Relationship Between Intravenous Glucose Tolerance and the Fasting Blood Glucose Level in Healthy and in Diabetic Subjects

Abstract
Rapid intravenous glucose injections (1.0 g/kg0.7) were given to 33 healthy subjects and 70 diabetic subjects following an overnight fast. Many of the diabetic subjects were studied before and during therapy with Lente insulin, sulfonylureas or phenformin. Following the glucose injection the logarithm of the venous blood glucose level declined linearly with time. The fractional decay constant, k, of this line was calculated, and in the diabetic subjects was corrected for glycosuria. The decline in the amount of glucose within the volume of glucose distribution during the test was also calculated. In the untreated diabetic subjects with moderate and severe hyperglycemia, glucose tolerance was more impaired in men then in women. The higher the fasting blood glucose level, the greater was this sex difference. In the healthy subjects also glucose tolerance was slightly less in men than in women. The reason for these findings is not clear. In the moderately and severely hyperglycemic subjects both before and during therapy there was an inverse linear relationship between the value of k and the fasting blood glucose level. It is believed that these subjects did not release significant amounts of effective endogenous insulin in response to the glucose injection. In the healthy subjects the value of k was much greater, and in some of the mildly hyperglycemic subjects slightly greater, than that predicted by this relationship. These values were presumed to indicate that an effective insulinogenic response to the glucose injection had occurred. The decline in the amount of glucose within the volume of glucose distribution during the test provided a more direct measurement of glucose tolerance than did the value of k.

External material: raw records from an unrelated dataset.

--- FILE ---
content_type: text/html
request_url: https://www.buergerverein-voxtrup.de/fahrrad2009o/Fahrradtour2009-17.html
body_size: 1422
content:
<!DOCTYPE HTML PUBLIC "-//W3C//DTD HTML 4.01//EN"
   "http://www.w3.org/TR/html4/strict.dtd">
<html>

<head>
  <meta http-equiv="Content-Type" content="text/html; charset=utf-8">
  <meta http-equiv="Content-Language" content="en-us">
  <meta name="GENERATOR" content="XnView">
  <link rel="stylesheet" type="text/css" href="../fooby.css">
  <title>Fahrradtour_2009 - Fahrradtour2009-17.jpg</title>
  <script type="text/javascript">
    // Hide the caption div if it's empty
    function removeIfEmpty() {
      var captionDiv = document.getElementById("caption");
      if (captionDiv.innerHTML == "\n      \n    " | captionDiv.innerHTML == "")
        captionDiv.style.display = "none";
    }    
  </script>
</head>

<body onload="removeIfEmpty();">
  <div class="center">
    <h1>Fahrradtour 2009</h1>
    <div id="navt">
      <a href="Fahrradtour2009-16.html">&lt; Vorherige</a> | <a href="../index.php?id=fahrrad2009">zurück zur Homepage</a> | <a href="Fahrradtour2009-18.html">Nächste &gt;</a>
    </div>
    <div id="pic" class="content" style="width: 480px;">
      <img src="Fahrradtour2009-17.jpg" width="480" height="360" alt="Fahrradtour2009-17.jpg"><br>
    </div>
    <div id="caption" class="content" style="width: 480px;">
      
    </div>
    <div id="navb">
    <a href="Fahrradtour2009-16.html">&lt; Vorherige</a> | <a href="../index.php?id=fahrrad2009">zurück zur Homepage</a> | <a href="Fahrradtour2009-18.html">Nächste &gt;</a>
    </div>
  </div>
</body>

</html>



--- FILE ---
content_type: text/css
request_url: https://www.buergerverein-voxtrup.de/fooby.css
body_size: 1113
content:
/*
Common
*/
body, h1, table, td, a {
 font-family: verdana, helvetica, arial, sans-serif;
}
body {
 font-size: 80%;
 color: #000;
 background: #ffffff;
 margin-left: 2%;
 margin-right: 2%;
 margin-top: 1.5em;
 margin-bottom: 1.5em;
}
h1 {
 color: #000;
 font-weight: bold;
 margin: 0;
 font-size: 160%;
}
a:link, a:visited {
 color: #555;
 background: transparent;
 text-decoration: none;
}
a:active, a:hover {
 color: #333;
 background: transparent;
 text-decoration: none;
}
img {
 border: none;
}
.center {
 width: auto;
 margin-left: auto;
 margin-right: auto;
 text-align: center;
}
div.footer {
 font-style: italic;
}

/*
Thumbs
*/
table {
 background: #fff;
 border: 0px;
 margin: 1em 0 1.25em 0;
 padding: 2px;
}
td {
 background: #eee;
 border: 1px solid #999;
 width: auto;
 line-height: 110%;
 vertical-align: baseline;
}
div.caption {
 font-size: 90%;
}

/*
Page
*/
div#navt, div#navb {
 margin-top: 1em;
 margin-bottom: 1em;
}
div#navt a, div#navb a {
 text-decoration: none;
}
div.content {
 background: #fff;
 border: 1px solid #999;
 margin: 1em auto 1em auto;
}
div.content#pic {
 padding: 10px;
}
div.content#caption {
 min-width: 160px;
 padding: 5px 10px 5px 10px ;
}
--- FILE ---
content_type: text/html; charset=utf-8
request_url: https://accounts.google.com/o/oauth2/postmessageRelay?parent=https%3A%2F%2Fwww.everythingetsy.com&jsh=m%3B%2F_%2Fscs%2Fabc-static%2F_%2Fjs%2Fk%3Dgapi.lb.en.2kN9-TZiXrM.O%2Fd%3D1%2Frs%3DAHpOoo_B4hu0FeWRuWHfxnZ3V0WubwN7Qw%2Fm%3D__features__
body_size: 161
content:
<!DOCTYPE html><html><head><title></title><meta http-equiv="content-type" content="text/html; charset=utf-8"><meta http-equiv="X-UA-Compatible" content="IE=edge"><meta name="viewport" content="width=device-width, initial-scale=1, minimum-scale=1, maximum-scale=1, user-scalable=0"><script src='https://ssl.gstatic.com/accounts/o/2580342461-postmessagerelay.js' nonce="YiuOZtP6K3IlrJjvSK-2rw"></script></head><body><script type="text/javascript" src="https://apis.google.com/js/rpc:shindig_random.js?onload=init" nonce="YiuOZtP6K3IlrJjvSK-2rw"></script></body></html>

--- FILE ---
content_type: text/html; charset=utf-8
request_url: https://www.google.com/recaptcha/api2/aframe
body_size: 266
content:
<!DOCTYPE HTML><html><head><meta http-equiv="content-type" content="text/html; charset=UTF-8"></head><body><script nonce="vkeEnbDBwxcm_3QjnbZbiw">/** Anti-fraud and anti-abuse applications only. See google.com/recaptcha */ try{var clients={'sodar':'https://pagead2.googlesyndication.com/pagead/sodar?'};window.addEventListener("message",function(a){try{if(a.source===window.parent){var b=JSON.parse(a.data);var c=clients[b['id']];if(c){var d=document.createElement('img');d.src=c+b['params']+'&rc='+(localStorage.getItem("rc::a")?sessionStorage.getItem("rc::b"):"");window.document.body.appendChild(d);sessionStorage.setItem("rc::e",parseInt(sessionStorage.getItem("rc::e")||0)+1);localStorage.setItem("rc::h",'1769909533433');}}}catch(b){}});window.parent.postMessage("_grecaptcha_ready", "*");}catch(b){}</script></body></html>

Because of the inverse relationship between the value of k and the fasting blood glucose level, glucose decay during the test remained within the same range throughout the entire untreated diabetic group. Conventional therapy for diabetes with depot insulin, sulfonylureas or phenformin lowered the fasting blood glucose level while slightly increasing the value of k. The effect of these changes upon glucose decay was precisely equal and opposite. Thus, the low value for glucose decay in the diabetic subjects was not changed at all by conventional therapy. It was increased only when the effective circulating insulin level was acutely raised at the time of the glucose injection by the administration of soluble insulin.